DOCUMENT PASSAGE START

You can come back to it after you’ve had more time to think and manage your anger.
Address Issues Right Away
Remember, earlier I said that I bottle up my anger and release it all at once, usually overreacting to some kind of trigger. This intensifies reactions, so it’s better to just address smaller annoyances and frustrations right when they come.
By tackling problems head-on, you might face some discomfort, but you’ll also feel like something has been lifted off your chest. When times arise that would usually trigger you, you may be feeling less stress and not overreact because you’ve reduced your collection of problems.
Avoid Making Presumptions
You are not a mind-reader. Do not base your self-worth on the unpredictable beliefs of others. In an argument, don’t assume you know everything about somebody. Your overreaction is then partially based on information that you’re in essence, making up. How silly is that?
Take a moment to go through your brain and eliminate any presumptions or bias that you may be clinging on to. Your partner could be coming from somewhere totally different than what you think he or she is admitting.
Talk About It
Let your partner know that you recognize your tendency to overreact and you’re trying to work on it. Even making a small apologetic gesture like that can heal a lot in a relationship.

DOCUMENT PASSAGE END
INFORMATION GIVEN START

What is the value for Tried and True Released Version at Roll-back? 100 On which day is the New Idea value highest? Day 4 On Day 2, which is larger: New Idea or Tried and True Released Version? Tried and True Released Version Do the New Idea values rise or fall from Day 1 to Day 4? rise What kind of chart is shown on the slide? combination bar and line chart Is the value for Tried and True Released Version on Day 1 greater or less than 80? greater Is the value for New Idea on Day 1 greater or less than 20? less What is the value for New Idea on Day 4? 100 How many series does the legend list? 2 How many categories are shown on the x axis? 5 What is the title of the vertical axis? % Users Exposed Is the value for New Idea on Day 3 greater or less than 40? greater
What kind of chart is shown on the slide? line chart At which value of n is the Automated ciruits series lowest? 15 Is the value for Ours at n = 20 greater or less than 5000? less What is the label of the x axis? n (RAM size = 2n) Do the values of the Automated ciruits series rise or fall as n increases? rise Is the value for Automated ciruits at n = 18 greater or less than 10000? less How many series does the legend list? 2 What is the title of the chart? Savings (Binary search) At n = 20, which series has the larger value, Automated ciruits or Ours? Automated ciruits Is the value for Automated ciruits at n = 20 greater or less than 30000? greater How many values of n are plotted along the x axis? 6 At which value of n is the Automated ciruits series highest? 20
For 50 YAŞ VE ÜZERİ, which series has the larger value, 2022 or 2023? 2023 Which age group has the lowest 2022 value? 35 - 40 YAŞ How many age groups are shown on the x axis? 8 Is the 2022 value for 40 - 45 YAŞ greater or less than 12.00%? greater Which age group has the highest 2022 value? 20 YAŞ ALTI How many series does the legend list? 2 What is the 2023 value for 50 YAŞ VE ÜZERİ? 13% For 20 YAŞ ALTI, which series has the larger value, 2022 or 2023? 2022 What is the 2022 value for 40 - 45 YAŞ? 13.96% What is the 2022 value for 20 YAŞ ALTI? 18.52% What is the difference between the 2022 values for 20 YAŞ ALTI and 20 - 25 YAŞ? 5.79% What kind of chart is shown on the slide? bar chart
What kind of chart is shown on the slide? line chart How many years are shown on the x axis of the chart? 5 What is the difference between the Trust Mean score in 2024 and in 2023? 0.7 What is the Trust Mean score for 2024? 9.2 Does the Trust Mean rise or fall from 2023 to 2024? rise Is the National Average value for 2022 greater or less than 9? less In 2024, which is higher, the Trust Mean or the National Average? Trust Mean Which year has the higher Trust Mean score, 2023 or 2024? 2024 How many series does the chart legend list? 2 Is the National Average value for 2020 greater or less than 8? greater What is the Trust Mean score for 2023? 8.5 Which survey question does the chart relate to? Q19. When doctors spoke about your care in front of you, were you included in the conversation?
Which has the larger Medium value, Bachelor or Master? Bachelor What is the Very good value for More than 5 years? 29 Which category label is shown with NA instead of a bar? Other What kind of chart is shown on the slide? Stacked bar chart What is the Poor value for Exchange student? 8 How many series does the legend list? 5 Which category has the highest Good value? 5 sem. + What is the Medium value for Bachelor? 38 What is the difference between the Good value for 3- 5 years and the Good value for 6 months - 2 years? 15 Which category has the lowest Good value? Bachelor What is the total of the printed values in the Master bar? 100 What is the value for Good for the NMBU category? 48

INFORMATION GIVEN END

• _USING THE INFORMATION_
**a.** List every section heading in the passage on managing anger.
**b.** Reproduce the passage on managing anger from "Avoid Making Presumptions" to "in a relationship.".

• _TASK RESPONSES_
**a.**
Address Issues Right Away
Avoid Making Presumptions
Talk About It

**b.**
Avoid Making Presumptions
You are not a mind-reader. Do not base your self-worth on the unpredictable beliefs of others. In an argument, don’t assume you know everything about somebody. Your overreaction is then partially based on information that you’re in essence, making up. How silly is that?
Take a moment to go through your brain and eliminate any presumptions or bias that you may be clinging on to. Your partner could be coming from somewhere totally different than what you think he or she is admitting.
Talk About It
Let your partner know that you recognize your tendency to overreact and you’re trying to work on it. Even making a small apologetic gesture like that can heal a lot in a relationship.